Starred review from May 19, 2014
All his tours of duty can’t prepare British army Sgt. Lester Ferris, a veteran of the War in Afghanistan, for life on an island facing certain ecological destruction, in Harkaway’s poignant morality tale, equally fueled by emotion and adrenaline. Though the fictional island of Mancreu, located somewhere in the Arabian sea, is no longer officially under the thumb of the British government—the Brits ceded control to an international peacekeeping force—Ferris is appointed brevet-consul, a largely ceremonial post that’s supposedly a last stop for him before he can leave army life behind for good. Mancreu is anything but an island paradise. Long exposed to harsh mining involving the island’s volcano, it’s a ticking time bomb, with the residents waiting for the next in a string of toxic events, known as “Clouds.” The sergeant’s only real friend, and surrogate son, is a comic-book-loving, Internet-slang-spouting teenage boy he calls Robin (think Batman), who helps him navigate Mancreu’s social and political intricacies. With a mishmash of countries all fighting for a piece of the island, either under the auspices of national pride or scientific experimentation, it’s no surprise that Mancreu has a thriving black market, operating out of a flotilla of ships moored just outside the harbor. The murder of one of Ferris’s acquaintances sets off a chain of increasingly violent events that coincide with an incoming Cloud, all of which threaten to destroy not only the bodies but the minds of Mancreu’s inhabitants.
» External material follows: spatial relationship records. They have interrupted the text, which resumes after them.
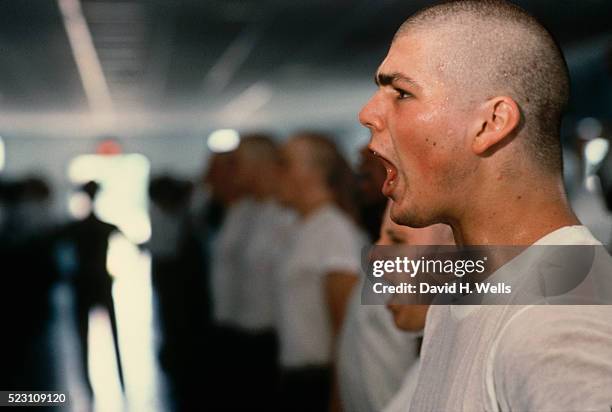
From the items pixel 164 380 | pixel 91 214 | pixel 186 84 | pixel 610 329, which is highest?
pixel 186 84

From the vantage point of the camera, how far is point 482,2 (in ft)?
2.57

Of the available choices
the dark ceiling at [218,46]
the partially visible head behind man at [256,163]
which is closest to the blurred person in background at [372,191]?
the dark ceiling at [218,46]

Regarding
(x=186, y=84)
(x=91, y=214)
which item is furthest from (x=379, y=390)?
(x=186, y=84)

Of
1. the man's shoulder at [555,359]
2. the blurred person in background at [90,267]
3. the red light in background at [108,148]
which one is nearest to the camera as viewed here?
the man's shoulder at [555,359]

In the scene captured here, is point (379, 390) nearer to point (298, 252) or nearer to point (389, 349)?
point (389, 349)

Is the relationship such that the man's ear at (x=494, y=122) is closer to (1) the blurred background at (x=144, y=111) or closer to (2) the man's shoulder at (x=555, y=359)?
(2) the man's shoulder at (x=555, y=359)

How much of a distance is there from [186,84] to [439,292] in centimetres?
857

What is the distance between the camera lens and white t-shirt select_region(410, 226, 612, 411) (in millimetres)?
618

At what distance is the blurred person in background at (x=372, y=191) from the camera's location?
5.95ft

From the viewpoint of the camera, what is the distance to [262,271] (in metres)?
3.16

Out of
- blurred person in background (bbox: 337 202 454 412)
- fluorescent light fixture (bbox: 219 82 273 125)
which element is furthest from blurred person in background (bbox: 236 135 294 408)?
fluorescent light fixture (bbox: 219 82 273 125)

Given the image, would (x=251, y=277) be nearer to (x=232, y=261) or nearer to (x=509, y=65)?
(x=232, y=261)

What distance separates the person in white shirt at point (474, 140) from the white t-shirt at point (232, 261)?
8.11 ft

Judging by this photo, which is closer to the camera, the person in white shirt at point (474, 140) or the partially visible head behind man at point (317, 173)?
the person in white shirt at point (474, 140)
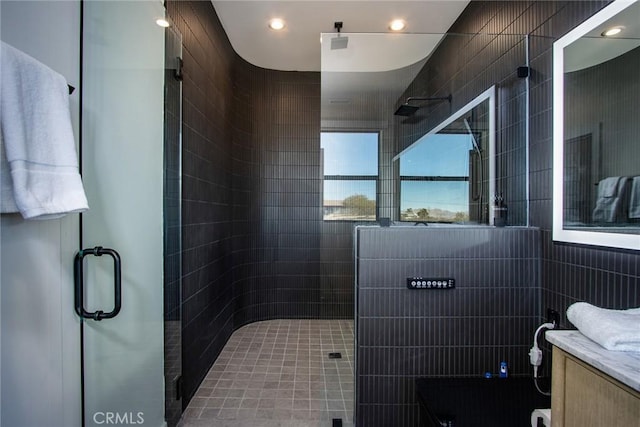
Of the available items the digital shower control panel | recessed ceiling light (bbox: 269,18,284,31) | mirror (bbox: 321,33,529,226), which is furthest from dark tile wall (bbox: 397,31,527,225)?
recessed ceiling light (bbox: 269,18,284,31)

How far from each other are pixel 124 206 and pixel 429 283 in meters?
1.61

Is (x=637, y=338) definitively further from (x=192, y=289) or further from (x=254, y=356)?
(x=254, y=356)

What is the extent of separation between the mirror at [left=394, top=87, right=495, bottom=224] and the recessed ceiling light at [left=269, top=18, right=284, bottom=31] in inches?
65.1

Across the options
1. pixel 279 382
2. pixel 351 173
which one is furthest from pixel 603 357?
pixel 279 382

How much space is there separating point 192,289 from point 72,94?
4.34ft

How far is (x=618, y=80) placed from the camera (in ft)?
4.16

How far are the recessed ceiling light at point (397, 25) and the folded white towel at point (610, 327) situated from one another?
2.62m

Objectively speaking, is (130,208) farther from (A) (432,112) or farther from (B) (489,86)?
(B) (489,86)

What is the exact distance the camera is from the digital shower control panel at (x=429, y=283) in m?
1.67

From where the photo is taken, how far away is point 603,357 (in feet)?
2.27

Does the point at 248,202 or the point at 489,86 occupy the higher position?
the point at 489,86

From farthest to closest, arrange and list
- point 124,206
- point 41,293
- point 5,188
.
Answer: point 124,206, point 41,293, point 5,188

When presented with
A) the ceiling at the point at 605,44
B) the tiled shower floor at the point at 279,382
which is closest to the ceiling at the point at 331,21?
the ceiling at the point at 605,44

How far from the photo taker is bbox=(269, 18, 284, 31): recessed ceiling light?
2673mm
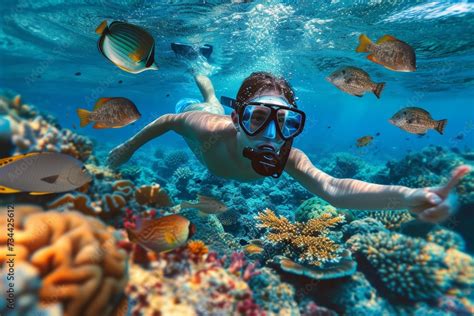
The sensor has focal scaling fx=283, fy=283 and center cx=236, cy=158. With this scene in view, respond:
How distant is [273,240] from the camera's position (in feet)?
16.3

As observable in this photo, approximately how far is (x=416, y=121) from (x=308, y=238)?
372cm

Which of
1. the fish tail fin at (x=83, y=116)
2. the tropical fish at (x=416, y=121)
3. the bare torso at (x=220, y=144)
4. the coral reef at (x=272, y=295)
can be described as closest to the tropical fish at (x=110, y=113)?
the fish tail fin at (x=83, y=116)

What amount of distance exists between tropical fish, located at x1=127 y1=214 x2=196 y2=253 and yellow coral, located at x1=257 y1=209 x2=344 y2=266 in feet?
8.97

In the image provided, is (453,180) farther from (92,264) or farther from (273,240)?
(273,240)

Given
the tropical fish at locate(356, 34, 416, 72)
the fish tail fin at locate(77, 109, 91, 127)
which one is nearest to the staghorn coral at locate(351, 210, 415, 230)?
the tropical fish at locate(356, 34, 416, 72)

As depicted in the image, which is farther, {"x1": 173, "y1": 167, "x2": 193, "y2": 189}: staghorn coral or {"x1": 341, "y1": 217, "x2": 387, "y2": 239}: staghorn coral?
{"x1": 173, "y1": 167, "x2": 193, "y2": 189}: staghorn coral

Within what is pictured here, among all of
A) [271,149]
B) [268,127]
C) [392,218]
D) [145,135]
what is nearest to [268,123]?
[268,127]

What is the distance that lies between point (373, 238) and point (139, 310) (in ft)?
13.6

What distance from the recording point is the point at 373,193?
3.30 metres

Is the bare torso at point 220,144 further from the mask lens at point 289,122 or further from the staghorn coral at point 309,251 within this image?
the staghorn coral at point 309,251

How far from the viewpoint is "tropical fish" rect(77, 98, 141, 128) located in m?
4.25

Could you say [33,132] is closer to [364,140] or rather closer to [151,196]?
[151,196]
Harkaway (Angelmaker) adroitly explores the lengths one man will go to save what he’s come to love, even in the face of almost-certain failure.



Kirkus

Starred review from July 1, 2014
Imagine Superman in Grand Fenwick and you'll have some idea of Harkaway's (Angelmaker, 2012, etc.) brilliantly imagined latest romp."It's amazing being a superhero," says Lester Ferris as the action winds down at the end of Harkaway's latest. "It's totally mad." Ferris, aka the Sergeant, hasn't been on Mancreu for long, but he's lived 10 lifetimes there. Posted to a supposedly quiet patch of earth after long, soul-shattering duty in Afghanistan ("the Americans called it a Total Goatfuck") and Iraq, he's found himself on a spit of land out in the Arabian Sea that, thanks to climate change, is in danger of receding under the waves-but until that time is a convenient entrepot for drug dealers, arms smugglers, pirates, spies, defectors, flimflam artists, multinational corporatists and all the usual suspects, not least of them numerous powers NATO and otherwise: "[V]arious interests," writes Harkaway, "were making use of the lawless nature of the Mancreu waters for things they might not otherwise be able to do." Mancreu's hub is a cafe owned by a fine fellow named Shola, who's mowed down by gunmen for no apparent reason. The Sergeant, aided-or perhaps not-by shadowy figures flying the stars and stripes and the tricolor, is at a loss until, visited of a night by a tiger, he takes on the superhero guise of the title, suggested to him by a comic-book-loving, lonely teenager helpfully named Robin. The ensuing showdown is full of in-jokes, knowing nods to the headlines and miscreant Belgians, which will please fans of Monty Python if not necessarily the good burghers of Antwerp. The cast of characters is straight out of a Milton Caniff cartoon, with names like Bad Jack, White Raoul and the Witch, but the burdens poor Mancreu has to bear, from land rape and gang war to toxic dumping and international intrigue, are thoroughly modern millstones.A hoot and a half, and then some: hands down, the best island farce since Vonnegut's Cat's Cradle half a century ago.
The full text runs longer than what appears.